While conservatives and those on the right commonly seek to reduce the level of political conflict by decreasing diversity, boosting respect for accepted or conventional ideas and buttressing established authority; liberals and those on the left seek to do so by increasing equality, drawing attention to new and diverse ideas and championing the freedom to dissent, articulate, argue for and implement them. Neither group, however, focuses on the adversarial win/lose nature of the political process, without which diversity and inequality do not regularly and predictably result in political polarization.

The question then arises: is politics necessarily an adversarial, win/lose process that cannot help but result in polarization? To some extent, the answer is yes, because politics is a social problem-solving, group decision-making process that requires diverse constituencies to make choices between what are often mutually exclusive alternatives, and there is sometimes a fixed sum that needs to be divided and is not enough to support all the options.

But this answer is overly simplistic, as it focuses only on outputs and does not adequately take into account the ways that inclusive, consensus building, collaborative, mediative and interest-based processes are able to “expand the pie,” or produce a “positive no,” or generate new options by listening, assessing criteria, brainstorming creative alternatives, building consensus, soothing injured feelings, resolving underlying disputes and maximizing constructive outcomes.

Effective political problem-solving and decision-making consists partly in using processes that avoid pointless personal insults and unnecessary demonizations, and redirect conflicts toward genuine differences in direction.
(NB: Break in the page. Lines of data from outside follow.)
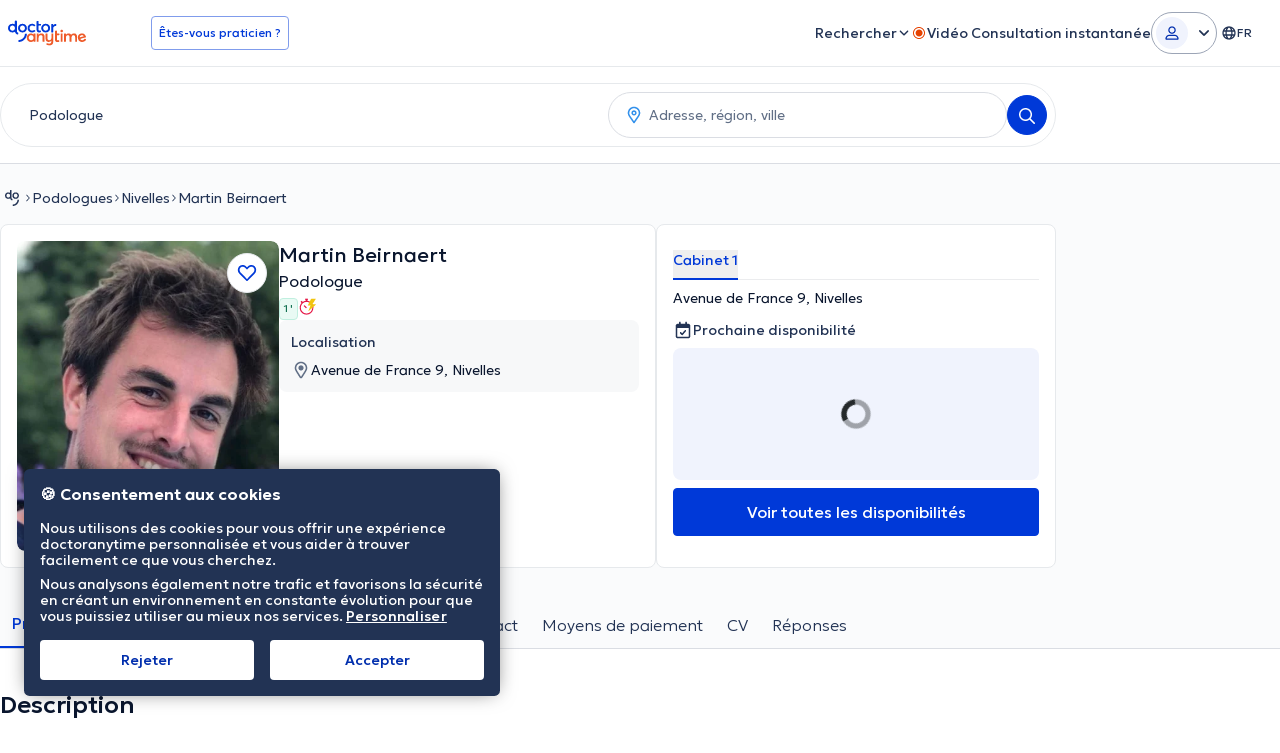

--- FILE ---
content_type: text/javascript
request_url: https://www.doctoranytime.be/dist/vite/store.CoGIvpCk.js
body_size: 506
content:
import{g as c}from"./dat.DYt1eiG5.js";var n=(t=>(t.AppBooked="BookAppointment",t.PurchaseSubscription="PSubscription",t.PurchaseRapidResponse="PRapidResponse",t.ViewDoctorPage="ViewContent",t.Lead="Lead",t))(n||{});const P=["AddPaymentInfo","AddToCart","AddToWishlist","CompleteRegistration","Contact","CustomizeProduct","Donate","FindLocation","InitiateCheckout","Lead","Purchase","Schedule","Search","StartTrial","SubmitApplication","Subscribe","ViewContent"],m=t=>P.includes(t),w=t=>m(t)?"track":"trackCustom",a=(t,e,o)=>{const s=w(t);window.fbq?(e||(e={}),o?fbq(s,t,e,o):fbq(s,t,e)):console.warn("Pixel not loaded")},r=t=>{const{eventID:e}=t;if(e)return{eventID:e}},S=t=>{const{doctorId:e,value:o}=t;return{content_ids:[e],currency:c.get("CurrencySymbolText").toString(),num_items:1,value:o}},g=t=>{const{value:e,name:o}=t;return{content_name:o,currency:c.get("CurrencySymbolText").toString(),num_items:1,value:e}},b=t=>{const{doctorId:e}=t;return{content_ids:[e]}},i=(t,e)=>{switch(t){case n.AppBooked:const o=S(e),s=r(e);a(n.AppBooked,o,s);break;case n.PurchaseSubscription:case n.PurchaseRapidResponse:const d=g(e),u=r(e);a(t,d,u);break;case n.ViewDoctorPage:const p=b(e);a(n.ViewDoctorPage,p);break;case n.Lead:a(n.Lead)}};window.daMetaPixelStore=new Proxy(window.daMetaPixelStore,{set:(t,e,o)=>(e==="isLoaded"&&o===!0&&h(),Reflect.set(t,e,o))});const h=()=>{window.daMetaPixelStore.events.forEach(t=>{const e=t;e.status==="pending"&&(e.status="success",i(e.eventName,e.payload))})};function f(t,e){const o={eventName:t,status:window.daMetaPixelStore.isLoaded?"success":"pending",payload:e};window.daMetaPixelStore.events.push(o),window.daMetaPixelStore.isLoaded&&i(t,e)}export{n as e,f as m};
These require us to recognize that there are three distinct sets of concerns that form the basis for political analyses, problem-solving, conflict resolution and decision-making:

  1. Content: The substance or content of the problem must be successfully identified, discussed, addressed and resolved.
  2. Process: The process of solving problems and making decisions must be inclusive, transparent, effective and fair.
  3. Relationship: The relationship between the people who are impacted by the problem, or trying to solve it, or make decisions about it, must be respectful, constructive, trusting and collaborative.

If the content of the problem is successfully addressed and the relationship is constructive, but the process is ineffective and unfair; or if the content and process are successful and effective, but the relationship is competitive, adversarial and untrusting, chronic conflicts will arise that can prevent even the best solutions from being implemented. Yet nearly all of our focus in solving political problems and making decisions is on the content, and comparatively little is devoted to improving either the processes or the relationships.

While these three are intricately interconnected, it is important to periodically set aside disagreements over content in order to focus our attention exclusively on improving processes and relationships. Doing so makes it possible to achieve content goals far more effectively in the long run by learning to act fairly, repair trust and work constructively, even when there are disagreements over content.

This is especially important in political conflicts, where nearly everyone is focused on substance, even to the point of being willing to sacrifice processes and relationships entirely, thereby allowing deeply desired ends to justify the use of undesirable means, without realizing that by using hostile, adversarial means we routinely produce hostile, adversarial ends. And it is precisely our willingness to achieve results at the expense of fairness in processes and trust in relationships that fuels most of our political conflicts and makes them intractable.